The paramilitary Rapid Support Forces (RSF) controlled the capital, Khartoum, for two years until March, when the national Sudan Armed Forces (SAF), led by Gen. Abdel Fattah al-Burhan, reclaimed it with the help of armed civilians.
“Khartoum was not just a battlefield defeat for the RSF,” Mohamed Saad, a researcher at Charles University in the Czech Republic, wrote for The Conversation. “It was a turning point in how the war is fought — it’s no longer a military struggle but a battle involving armed civilians across Sudan.”
According to Saad, Mohamed Hamdan “Hemedti” Dagalo built the RSF on tribal loyalty, but many factions have felt slighted by Hemedti, and the RSF’s cohesion has suffered. The RSF has been accused of committing mass killings, sexual violence and looting. The rival national forces are also accused of committing atrocities against civilians.
“Internal divisions within the RSF [also] have played a major role in its recent losses,” Saad wrote. “Some former RSF fighters have formed their own militias.”
Analysts: Additional Actors Will Prolong War
Both the SAF and RSF have made nationwide efforts to recruit new troops, and several communities across the country have chosen sides and committed to send fighters into battle. Analysts say additional actors will only prolong the war.
In urban areas in central Sudan, Khartoum, North Darfur, North Kordofan, South Kordofan and West Kordofan, neighborhood defense units have emerged. Formed to protect residents from the RSF, they have expanded their roles and increasingly operate outside SAF oversight, according to Saad. In Darfur and Kordofan, where entrenched ethnic and political rivalries have intertwined with the current war, tribal and regional militias have also become more prominent. Some of them are aligned with SAF, while others pursue their own agendas.

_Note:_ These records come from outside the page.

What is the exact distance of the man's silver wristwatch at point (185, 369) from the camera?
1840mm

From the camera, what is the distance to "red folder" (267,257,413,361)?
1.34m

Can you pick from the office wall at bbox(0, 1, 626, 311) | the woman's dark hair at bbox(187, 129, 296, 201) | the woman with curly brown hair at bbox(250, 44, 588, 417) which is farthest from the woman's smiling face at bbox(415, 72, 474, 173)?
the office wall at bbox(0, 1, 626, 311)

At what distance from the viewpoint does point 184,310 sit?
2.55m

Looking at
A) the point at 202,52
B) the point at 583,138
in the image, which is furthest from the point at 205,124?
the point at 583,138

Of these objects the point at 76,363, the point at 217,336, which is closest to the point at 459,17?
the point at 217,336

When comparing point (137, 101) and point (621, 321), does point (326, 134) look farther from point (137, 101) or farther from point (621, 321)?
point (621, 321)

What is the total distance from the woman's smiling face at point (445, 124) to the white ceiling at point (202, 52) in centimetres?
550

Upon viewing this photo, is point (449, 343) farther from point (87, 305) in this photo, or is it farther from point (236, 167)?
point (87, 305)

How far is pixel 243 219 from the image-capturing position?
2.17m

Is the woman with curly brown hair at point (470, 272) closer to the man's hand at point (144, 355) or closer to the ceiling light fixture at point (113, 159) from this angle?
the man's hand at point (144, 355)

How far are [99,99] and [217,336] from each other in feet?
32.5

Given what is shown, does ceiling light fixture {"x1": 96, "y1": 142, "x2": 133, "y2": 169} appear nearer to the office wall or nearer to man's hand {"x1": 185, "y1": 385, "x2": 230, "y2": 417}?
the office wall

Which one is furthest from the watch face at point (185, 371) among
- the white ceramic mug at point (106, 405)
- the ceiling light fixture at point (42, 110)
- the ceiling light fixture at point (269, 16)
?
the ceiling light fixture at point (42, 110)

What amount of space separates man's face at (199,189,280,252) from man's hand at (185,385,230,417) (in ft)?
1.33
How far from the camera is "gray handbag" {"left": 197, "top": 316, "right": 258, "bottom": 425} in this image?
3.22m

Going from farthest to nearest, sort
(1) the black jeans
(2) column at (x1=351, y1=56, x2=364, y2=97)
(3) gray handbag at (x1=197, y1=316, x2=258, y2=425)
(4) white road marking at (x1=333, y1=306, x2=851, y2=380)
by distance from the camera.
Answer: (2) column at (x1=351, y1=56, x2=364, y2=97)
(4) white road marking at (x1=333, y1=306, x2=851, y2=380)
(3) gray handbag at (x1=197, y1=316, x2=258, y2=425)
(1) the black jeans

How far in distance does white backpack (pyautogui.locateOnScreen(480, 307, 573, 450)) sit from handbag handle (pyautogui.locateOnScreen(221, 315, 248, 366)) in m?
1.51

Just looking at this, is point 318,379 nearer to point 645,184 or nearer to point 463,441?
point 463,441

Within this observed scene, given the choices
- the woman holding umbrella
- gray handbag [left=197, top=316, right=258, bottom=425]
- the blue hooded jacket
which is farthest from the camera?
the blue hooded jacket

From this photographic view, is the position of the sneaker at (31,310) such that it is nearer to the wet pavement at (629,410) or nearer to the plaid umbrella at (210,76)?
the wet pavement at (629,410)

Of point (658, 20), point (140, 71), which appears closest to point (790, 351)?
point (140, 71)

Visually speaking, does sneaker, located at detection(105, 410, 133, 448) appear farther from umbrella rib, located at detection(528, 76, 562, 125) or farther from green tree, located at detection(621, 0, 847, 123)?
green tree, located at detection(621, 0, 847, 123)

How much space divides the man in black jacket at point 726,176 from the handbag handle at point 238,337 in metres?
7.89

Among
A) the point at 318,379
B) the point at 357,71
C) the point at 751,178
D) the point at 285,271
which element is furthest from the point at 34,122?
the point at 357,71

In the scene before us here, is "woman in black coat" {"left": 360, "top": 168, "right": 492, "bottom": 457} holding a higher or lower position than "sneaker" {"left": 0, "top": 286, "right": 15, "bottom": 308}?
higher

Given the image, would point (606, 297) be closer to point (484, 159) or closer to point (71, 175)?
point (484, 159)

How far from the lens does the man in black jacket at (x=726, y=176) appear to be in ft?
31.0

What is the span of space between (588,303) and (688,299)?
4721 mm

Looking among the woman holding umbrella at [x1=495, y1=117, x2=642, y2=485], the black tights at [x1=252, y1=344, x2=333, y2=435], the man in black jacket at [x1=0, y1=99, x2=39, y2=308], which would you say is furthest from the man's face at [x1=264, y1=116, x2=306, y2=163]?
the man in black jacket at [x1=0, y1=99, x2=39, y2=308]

The Sudan People’s Liberation Movement-North, an ethnic-linked group, has expanded its operations in Kordofan and the Blue Nile state. The group has allied with the RSF to push its own agenda, which includes “securing greater autonomy for these regions and promoting a secular political framework that challenges Khartoum’s Islamist-leaning governance,” Saad wrote. Other ethnic militias operate in eastern Sudan.
Islamist-linked militias, particularly the El Baraa Ibn Malik Brigade, now a key SAF ally, also have emerged. The Brigade was named after a famous Muslim fighter during early Muslim conquests. RSF supporters have complained on social media that these fighters are remnants of the Omar al-Bashir regime that was toppled in a 2019 coup.

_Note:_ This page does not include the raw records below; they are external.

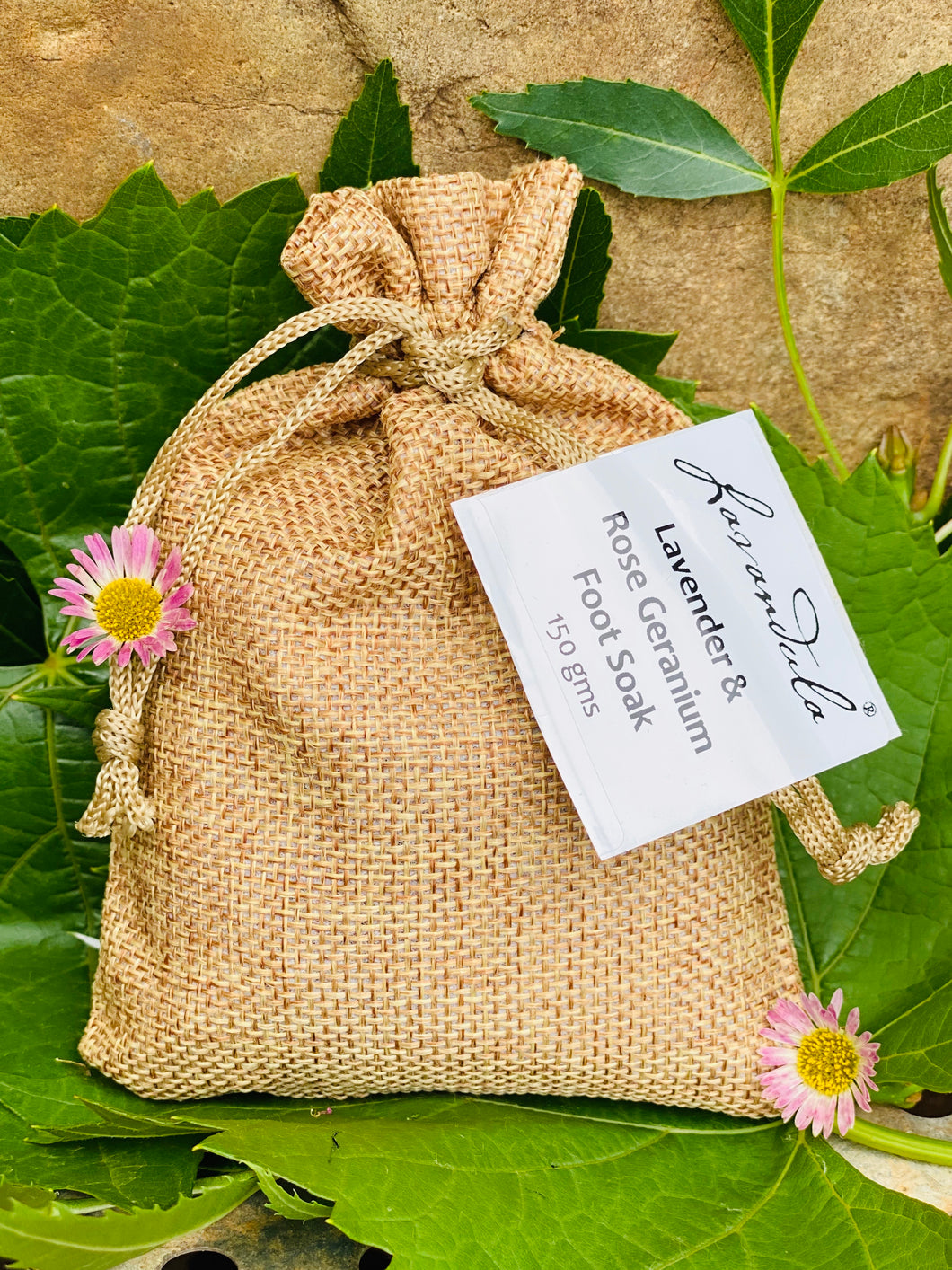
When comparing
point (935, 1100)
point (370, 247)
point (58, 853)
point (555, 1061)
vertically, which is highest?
point (370, 247)

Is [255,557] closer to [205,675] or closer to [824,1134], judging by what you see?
[205,675]

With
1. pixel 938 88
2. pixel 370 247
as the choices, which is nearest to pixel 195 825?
pixel 370 247

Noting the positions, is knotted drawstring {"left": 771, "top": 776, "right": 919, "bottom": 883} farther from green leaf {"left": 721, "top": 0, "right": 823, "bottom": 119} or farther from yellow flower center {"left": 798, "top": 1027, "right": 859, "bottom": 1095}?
green leaf {"left": 721, "top": 0, "right": 823, "bottom": 119}

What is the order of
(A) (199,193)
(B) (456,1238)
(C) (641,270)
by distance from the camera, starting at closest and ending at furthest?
(B) (456,1238), (A) (199,193), (C) (641,270)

Another Islamist group, the Sudanese Popular Resistance Factions (PRF), supports the SAF. In 2023, it released a video in which masked gunmen pledged to “liberate Khartoum and cleanse it of the filth of these [RSF] mercenaries.” The group’s name echoes that of the resistance committees that played a role in al-Bashir’s ouster. Unlike those committees, the PRF “espouses violence rather than non-violence and emerged not from the grassroots but from the shadows,” the Sudan War Monitor reported.

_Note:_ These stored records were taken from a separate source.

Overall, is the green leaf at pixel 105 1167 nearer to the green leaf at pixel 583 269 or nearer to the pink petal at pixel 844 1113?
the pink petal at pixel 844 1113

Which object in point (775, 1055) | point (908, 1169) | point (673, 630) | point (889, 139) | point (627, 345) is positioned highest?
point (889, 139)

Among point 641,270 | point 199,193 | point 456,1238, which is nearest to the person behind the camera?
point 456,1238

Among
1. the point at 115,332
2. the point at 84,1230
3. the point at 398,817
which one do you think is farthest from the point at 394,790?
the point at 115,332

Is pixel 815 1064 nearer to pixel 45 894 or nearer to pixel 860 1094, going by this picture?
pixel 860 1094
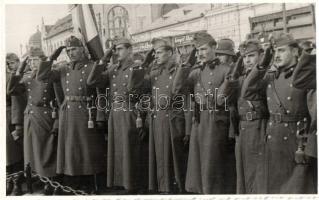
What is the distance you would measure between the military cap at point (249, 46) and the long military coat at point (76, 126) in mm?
806

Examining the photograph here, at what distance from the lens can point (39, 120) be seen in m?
2.95

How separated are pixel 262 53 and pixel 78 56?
A: 98cm

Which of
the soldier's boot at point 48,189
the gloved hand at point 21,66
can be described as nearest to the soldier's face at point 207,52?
the gloved hand at point 21,66

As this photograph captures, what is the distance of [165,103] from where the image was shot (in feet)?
9.17

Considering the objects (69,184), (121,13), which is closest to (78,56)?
(121,13)

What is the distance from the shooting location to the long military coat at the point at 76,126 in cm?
288

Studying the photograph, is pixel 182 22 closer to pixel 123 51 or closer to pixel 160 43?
pixel 160 43

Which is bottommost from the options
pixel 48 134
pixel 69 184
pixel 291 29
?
pixel 69 184

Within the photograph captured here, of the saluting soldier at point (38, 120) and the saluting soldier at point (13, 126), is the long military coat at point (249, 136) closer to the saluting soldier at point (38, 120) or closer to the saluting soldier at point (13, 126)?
the saluting soldier at point (38, 120)

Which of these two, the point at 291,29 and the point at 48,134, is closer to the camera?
the point at 291,29

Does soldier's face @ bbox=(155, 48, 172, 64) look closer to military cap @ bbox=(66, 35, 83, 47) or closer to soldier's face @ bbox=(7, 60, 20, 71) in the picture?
military cap @ bbox=(66, 35, 83, 47)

If the rise of armed groups is not stemmed, Saad says they may evolve and establish territories where local commanders wield unchecked power. This would undermine the possibility of establishing central governance in Sudan.
“These groups don’t share a single goal,” he wrote. “Some fight for self-defense, others for political power. Some for revenue and wealth. Others are seeking ethnic control — Sudan’s population has 56 ethnic groups and 595 sub-ethnic groups. This is what makes Sudan’s war even more dangerous: fragmentation is creating multiple mini-wars within the larger conflict.”
‘A War on Your Future’
Attempts at a ceasefire through talks in Jeddah, Addis Ababa and Geneva have failed to end the violence as each side seeks to gain and maintain momentum. After recent military setbacks, the RSF in late May regained control of El Dabibat, a strategic gateway between Kordofan and Darfur, after launching drone strikes and ground assaults on the SAF and allied fighters, Dabanga Sudan reported. The SAF had claimed control of the town days before.
Abdul Mohammed, a former African Union and United Nations official, recently urged the Sudanese people to take ownership of their country’s path to peace, arguing that international mediation alone cannot end the war. Writing in the Sudan Transparency and Policy Tracker, Mohammed called for a grassroots movement driven by the people, rather than politicians.
“This war is not merely a military confrontation,” Mohammed wrote. “It is a war on your dignity, your identity, your communities, and your future.”